To satisfy this “essential facts” test, the First Circuit explained that the first complaint need not disclose every detail of the alleged fraud. Rather, it must only include information that “‘provide[s] . . . the government sufficient notice to initiate an investigation into [the] allegedly fraudulent practices.'” Id. at *4 (quoting United States ex rel. Heineman–Guta v. Guidant Corp., 718 F.3d 28, 36–37 (1st Cir.2013)). Importantly, the First Circuit held that a first-filed qui tam complaint can satisfy this “essential facts” test even if it does “not contain the kind of detailed and particularized allegations of fraudulent conduct . . . required to fulfill the heightened pleading standard for fraud cases set forth in Federal Rule of Civil Procedure 9(b).” Id. at *6.

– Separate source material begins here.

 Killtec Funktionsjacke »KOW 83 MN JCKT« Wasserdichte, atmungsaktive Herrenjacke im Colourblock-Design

Applying this standard, the First Circuit concluded that Ven-A-Care’s complaint provided the Government with sufficient notice of the “essential facts” alleged in Sun and Hamilton’s subsequent complaint to bar Sun and Hamilton’s later-filed action. The Ven-A-Care complaint named Baxter as a defendant, specified a date-range in which Baxter’s alleged misconduct occurred, and a “separate section” of the Complaint “devoted solely to Baxter” (rather than the other named defendants) specifically alleged that Baxter “knowingly made false representations about the price and costs of its drugs” and submitted “false records” to Medicare and Medicaid to further this scheme. Id. at *6, *9. In addition, that section of the complaint specifically referenced Recombinate as one of the drugs for which Baxter inflated its prices, and ‘disclosed a pricing spread for Recombinate'” to support this allegation. Id. at *6.

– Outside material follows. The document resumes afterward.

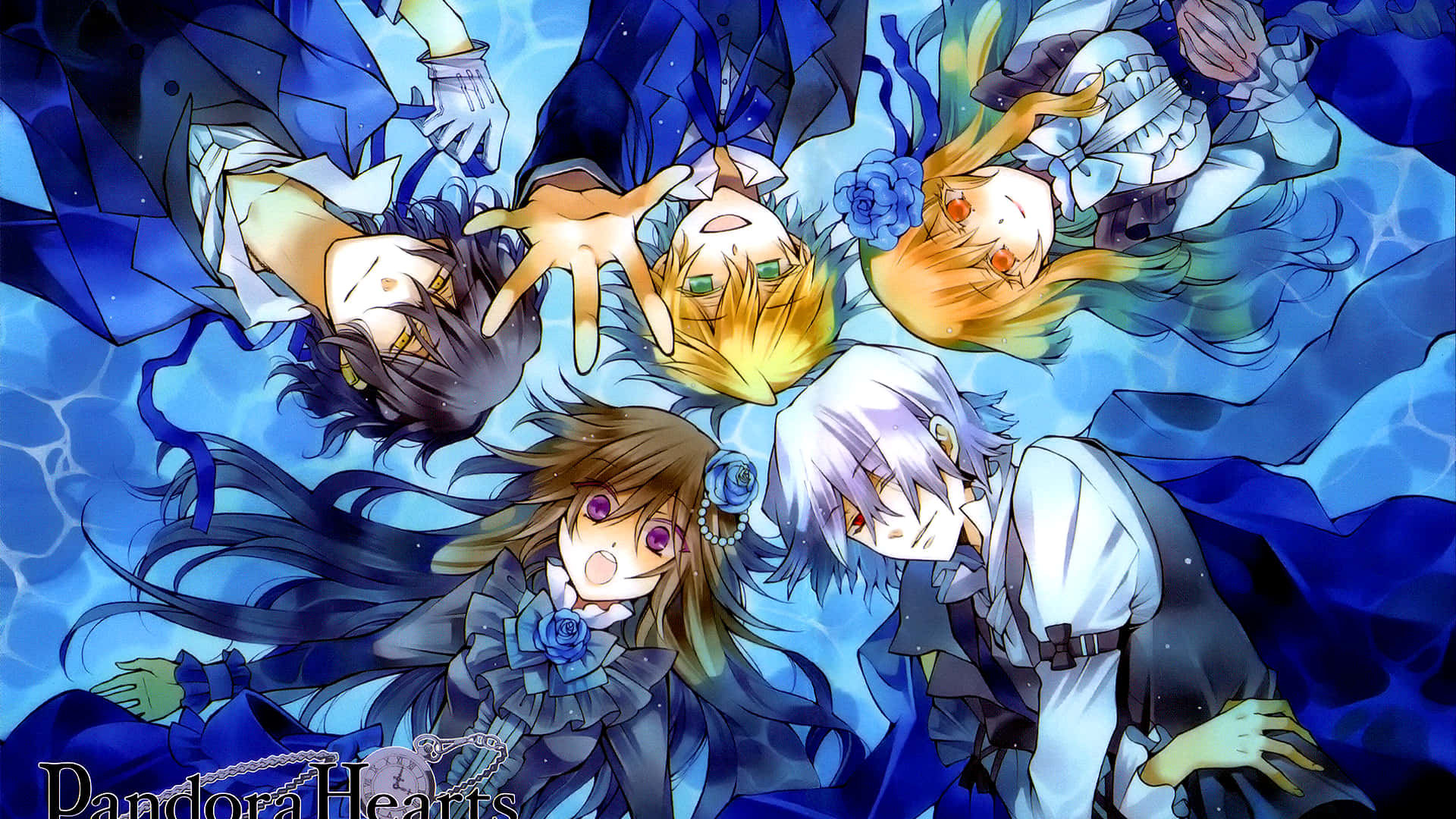 《 Pandora Hearts 》角色群像 壁紙 — 五個動漫角色漂浮在深藍色的水底深淵中，表情豐富，頭髮飄逸。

The First Circuit held that these allegations by Ven-A-Care were sufficient to put the Government on notice of the alleged fraud, even though Sun and Hamilton’s subsequent complaint offered considerably greater detail.

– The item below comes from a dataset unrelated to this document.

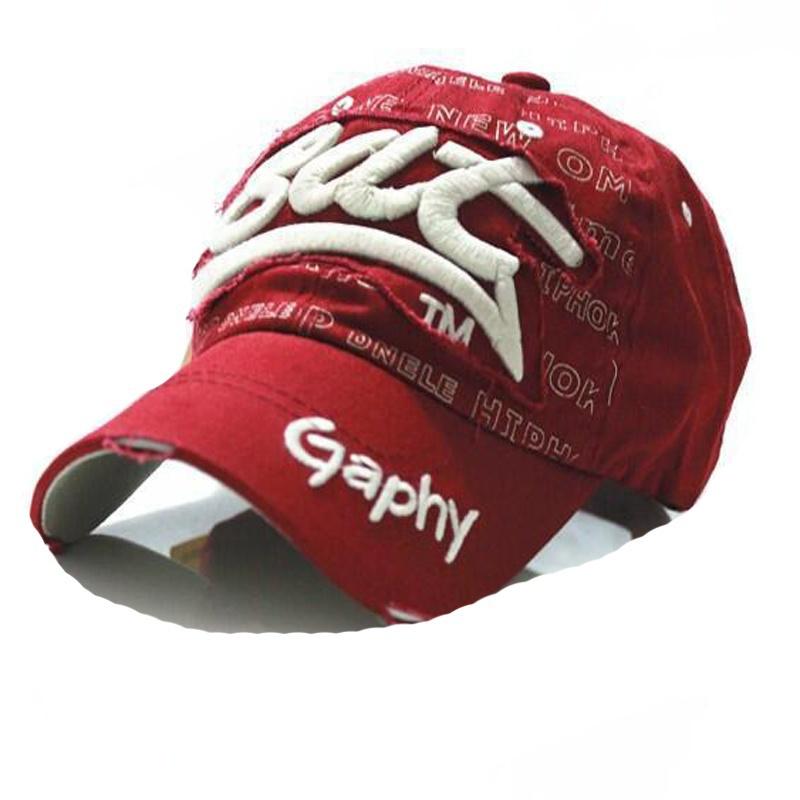 

Хлопковая регулируемая летняя кепка в стиле хип-хоп с буквенным принтом, бейсбольные ковбойские солнцезащитные шляпы для мальчиков темно-красного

Paired with Wilson, this decision strongly demonstrates that the First Circuit will broadly enforce the first-to-file bar against new FCA actions premised on alleged frauds that already have been adequately disclosed to the Government, even in cases in which the new complaint provides significantly more particularized allegations than the first complaint that was filed.